Income Tax Act – 1961 is refined every year so as to filter the tools of tax evasions & avoidance. One such prevailing loophole was with regard to retirement of a partner from the firm after revaluation of the Assets or by recording self generated goodwill or other assets in the firm. Finance Act-2021 has filtered this tax avoidance tool used by firm, Association of person (AOP) or Body of individuals (BOI) by inserting section 9B, substituting section 45(4) and inserting section 48(iii). Let us know more about it.

Provision prior to amendment & the Loophole:

Any profit or gains arising on distribution of capital assets to a Partner on dissolution or otherwise was liable for Capital Gains tax in hands of the firm/AOP/BOI. As per the word used in section, the tax implication used to arise in case of dissolution or otherwise. The expression “Otherwise” used in section 45(4) was the cause of litigation as to whether it included “Retirement” of a partner or not. It was always contended by the partner that section 45(4) is applicable only in a case of “Dissolution” of firm & not on retirement. There were divergent views of the court as to whether the term ‘’or otherwise” covers the retirement of a partner from a firm. Some courts have ruled that there is no taxability in the hands of firms if the retiring partners get extra amount at the time of retirement if the firm continues after retirement. Few courts have ruled that the retiring partner will be liable to pay capital gains tax on receipt of money exceeding capital account balance. Further, there was no express provision as to whether revaluation of asset or self-generated goodwill or any other self-generated asset is to be taken into account for calculating capital account balance of Partner. In short, present section 45(4) was not specifically covering the situation of “Reconstitution” & was often used as a tool of tax planning, tax avoidance or tax evasion. This loophole is now plugged by adding two new sections [section 9B & 45(4)].


New Amendment by Finance Act – 2021:

Before understanding the amendment, it is important to understand that when a partner retires from the firm and obtains money or property from the firm, there are two transactions.

  1. First one,  qua the partner and
  2. Second one, transfer of money or property by the firm.

The former transaction is dealt with in section 45(4) and the later in section 9B. New Section 45(4) now provides for taxation if the partner receives the “capital assets” or “money“ at the time of reconstitutions whereas Section 9B covers situation where the partner receives capital assets or stock in trade at the time of reconstitutions or dissolution.

Provision of Section 9B:

  1. Newly introduced section 9B provides for taxation in the hands of the firm if any partner receives capital assets or stock in trade or both at the time of reconstitution or dissolution.
  2. Section 9B provides that receipt by the partner shall be deemed to be “transfer” and the profits on such deemed transfer shall be treated as income of the firm to be chargeable as “Business Income” if stock in trade is transferred or chargeable as “Capital Gains” if the capital assets is transferred.
  3. Fair Market Value (FMV) of the capital asset or stock in trade on the date of receipt by the partner person shall be relevant for computing the amount of profit in such cases.
  4. The section applies only if the partner receives any capital asset or stock in trade. The provision does not apply to receipt of money by the specified person. It is covered by section 45(4).

▸ STATED TASK
Using the text on the Finance Act 2021 tax changes, decide whether each statement agrees with it: (a) Section 9B applies when a partner receives only money from the firm. (b) Profits from a deemed transfer of stock in trade are treated as "Business Income" of the firm. (c) The word "Otherwise" in section 45(4) led to disputes over whether it included a partner's retirement. Answer yes or no for each, quoting the words of the text that settle it.

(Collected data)
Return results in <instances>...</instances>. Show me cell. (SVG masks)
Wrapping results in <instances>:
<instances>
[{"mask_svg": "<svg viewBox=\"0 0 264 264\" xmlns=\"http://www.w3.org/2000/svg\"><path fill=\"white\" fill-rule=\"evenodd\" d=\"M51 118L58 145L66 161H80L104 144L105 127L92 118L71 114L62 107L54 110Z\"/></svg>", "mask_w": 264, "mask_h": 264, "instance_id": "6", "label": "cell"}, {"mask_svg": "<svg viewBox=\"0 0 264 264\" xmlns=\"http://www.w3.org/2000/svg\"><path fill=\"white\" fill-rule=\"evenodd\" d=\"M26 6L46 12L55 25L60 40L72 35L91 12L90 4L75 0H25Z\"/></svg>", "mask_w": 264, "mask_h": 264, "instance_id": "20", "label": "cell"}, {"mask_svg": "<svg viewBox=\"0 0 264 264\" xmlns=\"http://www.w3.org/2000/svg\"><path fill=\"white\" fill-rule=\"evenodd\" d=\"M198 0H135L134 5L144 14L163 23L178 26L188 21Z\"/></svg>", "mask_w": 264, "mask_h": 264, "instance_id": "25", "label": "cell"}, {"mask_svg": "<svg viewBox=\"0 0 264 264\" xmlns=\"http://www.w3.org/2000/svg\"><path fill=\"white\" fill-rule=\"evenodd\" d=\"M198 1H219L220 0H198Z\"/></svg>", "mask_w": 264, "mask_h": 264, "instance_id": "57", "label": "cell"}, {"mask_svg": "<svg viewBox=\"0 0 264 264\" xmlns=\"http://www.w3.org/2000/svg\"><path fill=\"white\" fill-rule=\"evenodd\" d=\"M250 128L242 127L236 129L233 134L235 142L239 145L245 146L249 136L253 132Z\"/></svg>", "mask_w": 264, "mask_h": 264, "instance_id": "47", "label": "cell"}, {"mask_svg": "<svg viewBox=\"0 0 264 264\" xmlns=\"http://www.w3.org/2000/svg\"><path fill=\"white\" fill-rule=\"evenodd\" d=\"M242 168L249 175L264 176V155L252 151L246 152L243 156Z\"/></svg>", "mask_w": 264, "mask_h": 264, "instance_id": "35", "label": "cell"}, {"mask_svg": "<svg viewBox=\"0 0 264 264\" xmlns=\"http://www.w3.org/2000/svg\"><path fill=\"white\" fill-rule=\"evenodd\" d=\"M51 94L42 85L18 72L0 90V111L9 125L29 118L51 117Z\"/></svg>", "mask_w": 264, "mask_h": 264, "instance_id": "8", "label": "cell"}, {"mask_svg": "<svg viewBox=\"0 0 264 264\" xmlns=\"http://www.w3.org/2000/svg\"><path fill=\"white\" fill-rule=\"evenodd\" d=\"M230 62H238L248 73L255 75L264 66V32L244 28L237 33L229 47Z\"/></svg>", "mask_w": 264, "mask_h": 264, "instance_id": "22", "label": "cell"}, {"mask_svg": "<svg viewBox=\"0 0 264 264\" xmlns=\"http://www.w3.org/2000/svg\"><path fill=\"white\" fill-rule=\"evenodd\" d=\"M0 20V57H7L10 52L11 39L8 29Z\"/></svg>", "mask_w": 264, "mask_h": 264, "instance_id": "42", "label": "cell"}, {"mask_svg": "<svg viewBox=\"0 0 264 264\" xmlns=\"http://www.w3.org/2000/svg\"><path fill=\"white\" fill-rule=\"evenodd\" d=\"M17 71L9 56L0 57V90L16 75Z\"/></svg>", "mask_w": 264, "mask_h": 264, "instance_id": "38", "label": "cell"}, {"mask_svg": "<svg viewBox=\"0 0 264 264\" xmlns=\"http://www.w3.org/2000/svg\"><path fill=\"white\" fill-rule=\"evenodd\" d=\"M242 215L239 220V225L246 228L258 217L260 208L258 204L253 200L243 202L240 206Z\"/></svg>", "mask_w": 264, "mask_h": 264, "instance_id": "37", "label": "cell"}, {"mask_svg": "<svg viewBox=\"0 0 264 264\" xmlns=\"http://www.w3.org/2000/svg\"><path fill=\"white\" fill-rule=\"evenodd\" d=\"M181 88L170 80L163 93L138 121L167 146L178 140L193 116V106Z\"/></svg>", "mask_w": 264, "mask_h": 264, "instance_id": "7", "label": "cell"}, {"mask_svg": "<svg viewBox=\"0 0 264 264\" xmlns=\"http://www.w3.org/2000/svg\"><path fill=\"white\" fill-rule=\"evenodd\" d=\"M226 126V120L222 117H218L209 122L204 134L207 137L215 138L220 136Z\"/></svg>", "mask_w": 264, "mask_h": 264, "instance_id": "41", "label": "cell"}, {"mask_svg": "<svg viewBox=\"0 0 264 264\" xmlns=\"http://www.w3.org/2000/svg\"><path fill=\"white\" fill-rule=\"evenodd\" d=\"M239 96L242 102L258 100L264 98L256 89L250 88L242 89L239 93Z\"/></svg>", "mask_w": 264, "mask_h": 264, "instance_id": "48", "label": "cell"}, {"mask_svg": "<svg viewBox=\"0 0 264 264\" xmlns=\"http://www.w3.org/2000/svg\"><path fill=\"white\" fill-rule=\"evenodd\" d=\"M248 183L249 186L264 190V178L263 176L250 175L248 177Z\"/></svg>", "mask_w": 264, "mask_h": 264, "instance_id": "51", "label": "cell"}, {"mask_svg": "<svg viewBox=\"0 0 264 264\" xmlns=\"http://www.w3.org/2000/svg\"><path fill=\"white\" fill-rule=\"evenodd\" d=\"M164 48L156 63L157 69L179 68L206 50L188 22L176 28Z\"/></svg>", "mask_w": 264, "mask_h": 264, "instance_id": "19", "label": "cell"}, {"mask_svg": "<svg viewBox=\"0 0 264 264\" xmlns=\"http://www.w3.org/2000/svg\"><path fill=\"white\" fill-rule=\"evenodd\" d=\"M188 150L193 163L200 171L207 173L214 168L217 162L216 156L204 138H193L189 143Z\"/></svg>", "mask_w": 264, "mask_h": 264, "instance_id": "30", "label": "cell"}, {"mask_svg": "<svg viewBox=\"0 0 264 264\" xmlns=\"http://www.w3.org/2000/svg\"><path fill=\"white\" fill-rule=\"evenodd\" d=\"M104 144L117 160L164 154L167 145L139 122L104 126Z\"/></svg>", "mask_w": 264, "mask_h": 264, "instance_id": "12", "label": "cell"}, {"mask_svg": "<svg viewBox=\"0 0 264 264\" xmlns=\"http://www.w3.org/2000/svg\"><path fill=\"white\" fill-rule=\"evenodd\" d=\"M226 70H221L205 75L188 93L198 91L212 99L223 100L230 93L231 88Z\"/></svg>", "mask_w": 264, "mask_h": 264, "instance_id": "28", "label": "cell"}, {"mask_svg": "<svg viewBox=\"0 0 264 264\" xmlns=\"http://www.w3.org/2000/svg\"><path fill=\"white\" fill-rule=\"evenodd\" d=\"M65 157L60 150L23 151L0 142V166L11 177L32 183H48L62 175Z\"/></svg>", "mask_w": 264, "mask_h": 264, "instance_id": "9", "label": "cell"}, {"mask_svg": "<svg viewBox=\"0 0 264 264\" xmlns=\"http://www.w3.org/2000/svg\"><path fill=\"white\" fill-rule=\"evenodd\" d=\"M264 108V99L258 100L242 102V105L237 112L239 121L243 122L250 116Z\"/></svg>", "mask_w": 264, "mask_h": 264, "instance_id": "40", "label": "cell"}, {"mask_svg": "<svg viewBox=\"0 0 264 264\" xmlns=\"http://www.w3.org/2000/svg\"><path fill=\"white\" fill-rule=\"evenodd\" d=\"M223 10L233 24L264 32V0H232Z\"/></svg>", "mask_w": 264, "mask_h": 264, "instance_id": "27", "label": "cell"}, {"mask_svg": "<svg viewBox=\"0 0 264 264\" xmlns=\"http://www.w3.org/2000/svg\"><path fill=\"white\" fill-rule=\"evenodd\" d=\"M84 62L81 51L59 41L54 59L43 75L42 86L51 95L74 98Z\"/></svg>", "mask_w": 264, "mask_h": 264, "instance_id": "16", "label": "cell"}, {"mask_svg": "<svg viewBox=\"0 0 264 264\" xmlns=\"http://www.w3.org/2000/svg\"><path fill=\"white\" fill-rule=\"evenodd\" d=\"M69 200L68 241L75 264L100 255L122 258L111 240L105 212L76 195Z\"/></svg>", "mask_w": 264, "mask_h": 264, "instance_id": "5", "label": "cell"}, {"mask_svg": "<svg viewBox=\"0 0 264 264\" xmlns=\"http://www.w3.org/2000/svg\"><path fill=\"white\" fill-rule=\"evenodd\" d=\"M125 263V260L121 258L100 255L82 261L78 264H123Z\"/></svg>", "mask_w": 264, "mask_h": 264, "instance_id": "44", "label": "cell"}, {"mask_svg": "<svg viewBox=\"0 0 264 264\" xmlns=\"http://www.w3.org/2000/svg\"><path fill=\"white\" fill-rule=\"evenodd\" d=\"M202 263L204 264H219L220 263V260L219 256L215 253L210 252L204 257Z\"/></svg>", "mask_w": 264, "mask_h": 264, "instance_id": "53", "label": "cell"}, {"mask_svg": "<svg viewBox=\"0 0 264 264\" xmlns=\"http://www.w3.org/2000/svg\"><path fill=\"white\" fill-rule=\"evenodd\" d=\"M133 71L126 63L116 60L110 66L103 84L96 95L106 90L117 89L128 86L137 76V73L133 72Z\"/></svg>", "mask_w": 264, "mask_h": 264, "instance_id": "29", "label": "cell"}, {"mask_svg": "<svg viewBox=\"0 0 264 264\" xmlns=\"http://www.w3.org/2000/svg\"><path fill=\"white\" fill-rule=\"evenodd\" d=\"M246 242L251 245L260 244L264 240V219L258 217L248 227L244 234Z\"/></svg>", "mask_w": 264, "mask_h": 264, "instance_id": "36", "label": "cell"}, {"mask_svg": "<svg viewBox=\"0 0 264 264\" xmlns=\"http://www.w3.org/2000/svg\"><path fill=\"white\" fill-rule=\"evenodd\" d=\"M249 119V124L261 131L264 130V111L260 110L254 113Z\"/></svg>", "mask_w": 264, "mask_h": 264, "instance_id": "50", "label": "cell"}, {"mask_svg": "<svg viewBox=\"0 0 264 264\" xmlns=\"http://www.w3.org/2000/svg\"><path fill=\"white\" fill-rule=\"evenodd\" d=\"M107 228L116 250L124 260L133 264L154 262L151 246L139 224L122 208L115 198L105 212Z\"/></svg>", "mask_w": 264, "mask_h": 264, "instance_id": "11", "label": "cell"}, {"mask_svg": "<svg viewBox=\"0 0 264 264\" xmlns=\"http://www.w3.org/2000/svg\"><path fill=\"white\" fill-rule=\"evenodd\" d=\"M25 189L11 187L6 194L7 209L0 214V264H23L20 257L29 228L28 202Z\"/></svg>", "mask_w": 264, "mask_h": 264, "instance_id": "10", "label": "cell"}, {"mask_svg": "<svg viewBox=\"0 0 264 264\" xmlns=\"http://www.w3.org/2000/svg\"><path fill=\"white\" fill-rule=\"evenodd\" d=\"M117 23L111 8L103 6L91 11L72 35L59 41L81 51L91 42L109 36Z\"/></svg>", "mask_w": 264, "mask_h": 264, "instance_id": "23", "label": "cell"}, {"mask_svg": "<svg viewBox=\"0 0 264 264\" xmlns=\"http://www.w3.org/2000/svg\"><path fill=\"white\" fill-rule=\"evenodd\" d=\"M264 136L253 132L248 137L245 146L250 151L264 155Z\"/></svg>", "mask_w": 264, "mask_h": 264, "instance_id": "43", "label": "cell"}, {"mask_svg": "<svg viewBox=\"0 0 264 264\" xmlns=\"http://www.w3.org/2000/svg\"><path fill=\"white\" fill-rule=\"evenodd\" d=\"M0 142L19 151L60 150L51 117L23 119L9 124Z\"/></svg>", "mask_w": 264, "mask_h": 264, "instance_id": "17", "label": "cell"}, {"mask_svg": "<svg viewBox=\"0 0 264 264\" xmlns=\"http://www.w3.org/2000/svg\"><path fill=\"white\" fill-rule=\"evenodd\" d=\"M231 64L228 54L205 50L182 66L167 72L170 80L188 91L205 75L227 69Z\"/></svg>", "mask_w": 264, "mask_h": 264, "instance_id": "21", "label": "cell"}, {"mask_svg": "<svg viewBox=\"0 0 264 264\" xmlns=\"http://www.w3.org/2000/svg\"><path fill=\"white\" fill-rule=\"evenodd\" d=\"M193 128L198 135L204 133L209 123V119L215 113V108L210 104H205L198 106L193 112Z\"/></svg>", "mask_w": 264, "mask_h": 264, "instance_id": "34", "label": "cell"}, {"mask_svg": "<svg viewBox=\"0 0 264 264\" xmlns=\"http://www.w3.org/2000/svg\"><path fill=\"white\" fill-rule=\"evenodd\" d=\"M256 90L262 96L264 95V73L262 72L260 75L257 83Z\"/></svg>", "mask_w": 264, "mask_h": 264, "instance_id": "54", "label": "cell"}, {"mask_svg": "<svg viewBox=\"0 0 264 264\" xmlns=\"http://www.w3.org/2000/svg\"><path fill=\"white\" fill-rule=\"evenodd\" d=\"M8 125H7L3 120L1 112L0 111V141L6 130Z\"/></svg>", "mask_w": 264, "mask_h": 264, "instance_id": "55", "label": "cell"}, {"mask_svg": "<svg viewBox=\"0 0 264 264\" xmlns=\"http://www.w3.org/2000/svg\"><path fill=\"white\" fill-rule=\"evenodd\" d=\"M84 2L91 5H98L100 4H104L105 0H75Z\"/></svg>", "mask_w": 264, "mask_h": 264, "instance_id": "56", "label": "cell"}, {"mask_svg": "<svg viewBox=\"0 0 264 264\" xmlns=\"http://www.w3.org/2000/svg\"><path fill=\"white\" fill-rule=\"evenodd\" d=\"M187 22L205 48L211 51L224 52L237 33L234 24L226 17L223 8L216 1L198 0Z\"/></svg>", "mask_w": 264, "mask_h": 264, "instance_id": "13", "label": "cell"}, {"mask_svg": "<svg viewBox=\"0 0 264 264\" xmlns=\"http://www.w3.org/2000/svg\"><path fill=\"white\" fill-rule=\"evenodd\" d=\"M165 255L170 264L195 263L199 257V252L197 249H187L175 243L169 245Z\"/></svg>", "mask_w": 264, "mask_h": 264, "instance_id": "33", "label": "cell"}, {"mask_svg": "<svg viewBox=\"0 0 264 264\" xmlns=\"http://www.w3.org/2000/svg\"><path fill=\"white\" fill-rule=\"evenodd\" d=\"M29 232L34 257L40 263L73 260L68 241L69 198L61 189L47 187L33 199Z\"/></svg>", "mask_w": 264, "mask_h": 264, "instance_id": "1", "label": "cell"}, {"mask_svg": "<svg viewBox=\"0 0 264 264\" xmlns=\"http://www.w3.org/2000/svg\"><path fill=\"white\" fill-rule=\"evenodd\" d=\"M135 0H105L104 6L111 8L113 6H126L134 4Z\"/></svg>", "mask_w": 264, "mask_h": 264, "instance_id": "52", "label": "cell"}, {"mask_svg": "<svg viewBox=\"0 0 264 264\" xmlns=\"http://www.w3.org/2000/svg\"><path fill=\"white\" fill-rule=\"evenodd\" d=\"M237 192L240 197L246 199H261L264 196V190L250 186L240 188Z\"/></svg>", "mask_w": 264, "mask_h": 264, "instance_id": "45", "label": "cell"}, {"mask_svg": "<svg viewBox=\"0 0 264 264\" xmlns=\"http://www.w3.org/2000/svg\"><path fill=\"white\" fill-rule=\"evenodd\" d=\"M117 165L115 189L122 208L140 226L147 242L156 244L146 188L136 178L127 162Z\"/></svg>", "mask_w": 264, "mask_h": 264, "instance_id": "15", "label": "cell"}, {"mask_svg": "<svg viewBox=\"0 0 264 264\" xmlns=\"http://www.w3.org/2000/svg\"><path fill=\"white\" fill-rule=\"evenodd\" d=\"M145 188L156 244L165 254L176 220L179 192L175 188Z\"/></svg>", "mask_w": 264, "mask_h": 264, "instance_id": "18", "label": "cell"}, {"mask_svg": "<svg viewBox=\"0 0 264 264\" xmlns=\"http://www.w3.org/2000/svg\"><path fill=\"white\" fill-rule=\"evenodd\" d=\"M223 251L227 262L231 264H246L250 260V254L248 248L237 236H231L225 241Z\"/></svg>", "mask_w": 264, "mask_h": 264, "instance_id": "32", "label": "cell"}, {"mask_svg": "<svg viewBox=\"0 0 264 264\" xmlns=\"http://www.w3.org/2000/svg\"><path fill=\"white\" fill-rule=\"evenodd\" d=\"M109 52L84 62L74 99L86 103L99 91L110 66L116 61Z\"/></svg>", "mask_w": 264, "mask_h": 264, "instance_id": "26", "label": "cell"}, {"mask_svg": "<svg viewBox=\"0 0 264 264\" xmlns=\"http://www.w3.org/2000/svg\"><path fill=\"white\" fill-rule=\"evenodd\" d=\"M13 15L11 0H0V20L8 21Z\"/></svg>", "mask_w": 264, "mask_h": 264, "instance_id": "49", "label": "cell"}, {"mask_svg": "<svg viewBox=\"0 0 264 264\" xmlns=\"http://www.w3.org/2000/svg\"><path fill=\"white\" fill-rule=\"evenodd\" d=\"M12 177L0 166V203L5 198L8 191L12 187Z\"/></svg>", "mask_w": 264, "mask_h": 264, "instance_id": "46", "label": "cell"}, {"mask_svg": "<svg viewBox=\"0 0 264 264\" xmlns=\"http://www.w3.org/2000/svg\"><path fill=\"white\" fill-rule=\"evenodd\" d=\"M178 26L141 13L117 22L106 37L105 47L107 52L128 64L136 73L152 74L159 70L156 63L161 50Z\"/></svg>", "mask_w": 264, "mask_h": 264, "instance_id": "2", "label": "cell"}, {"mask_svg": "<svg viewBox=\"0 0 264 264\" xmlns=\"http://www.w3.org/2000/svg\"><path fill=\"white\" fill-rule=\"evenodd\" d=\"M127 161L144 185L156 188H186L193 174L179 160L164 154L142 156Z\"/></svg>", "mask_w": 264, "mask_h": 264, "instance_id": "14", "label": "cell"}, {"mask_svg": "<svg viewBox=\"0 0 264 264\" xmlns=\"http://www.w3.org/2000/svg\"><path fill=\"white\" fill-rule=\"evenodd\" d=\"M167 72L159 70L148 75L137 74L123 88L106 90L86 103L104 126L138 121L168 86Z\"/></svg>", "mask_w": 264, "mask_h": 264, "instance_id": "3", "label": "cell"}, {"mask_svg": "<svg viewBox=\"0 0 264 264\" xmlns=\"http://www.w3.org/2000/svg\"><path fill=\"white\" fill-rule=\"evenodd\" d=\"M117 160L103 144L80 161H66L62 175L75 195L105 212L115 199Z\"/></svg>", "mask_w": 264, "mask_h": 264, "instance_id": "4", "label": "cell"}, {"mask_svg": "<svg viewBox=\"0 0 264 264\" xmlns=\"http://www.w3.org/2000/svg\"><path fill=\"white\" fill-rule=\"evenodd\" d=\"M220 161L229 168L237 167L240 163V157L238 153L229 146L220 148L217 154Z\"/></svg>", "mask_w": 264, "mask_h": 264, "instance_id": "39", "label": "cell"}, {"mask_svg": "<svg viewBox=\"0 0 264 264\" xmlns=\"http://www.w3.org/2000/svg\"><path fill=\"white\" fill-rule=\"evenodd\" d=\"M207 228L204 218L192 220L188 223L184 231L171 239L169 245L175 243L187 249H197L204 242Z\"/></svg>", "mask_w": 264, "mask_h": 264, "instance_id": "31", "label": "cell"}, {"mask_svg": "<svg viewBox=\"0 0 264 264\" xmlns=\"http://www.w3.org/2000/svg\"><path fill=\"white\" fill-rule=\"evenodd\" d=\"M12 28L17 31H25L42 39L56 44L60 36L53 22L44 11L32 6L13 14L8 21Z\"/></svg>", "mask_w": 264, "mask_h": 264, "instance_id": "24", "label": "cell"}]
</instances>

▸ TASK RESPONSE
(a) No: "The provision does not apply to receipt of money by the specified person."
(b) Yes: "chargeable as “Business Income” if stock in trade is transferred"
(c) Yes: "The expression “Otherwise” used in section 45(4) was the cause of litigation as to whether it included “Retirement” of a partner or not."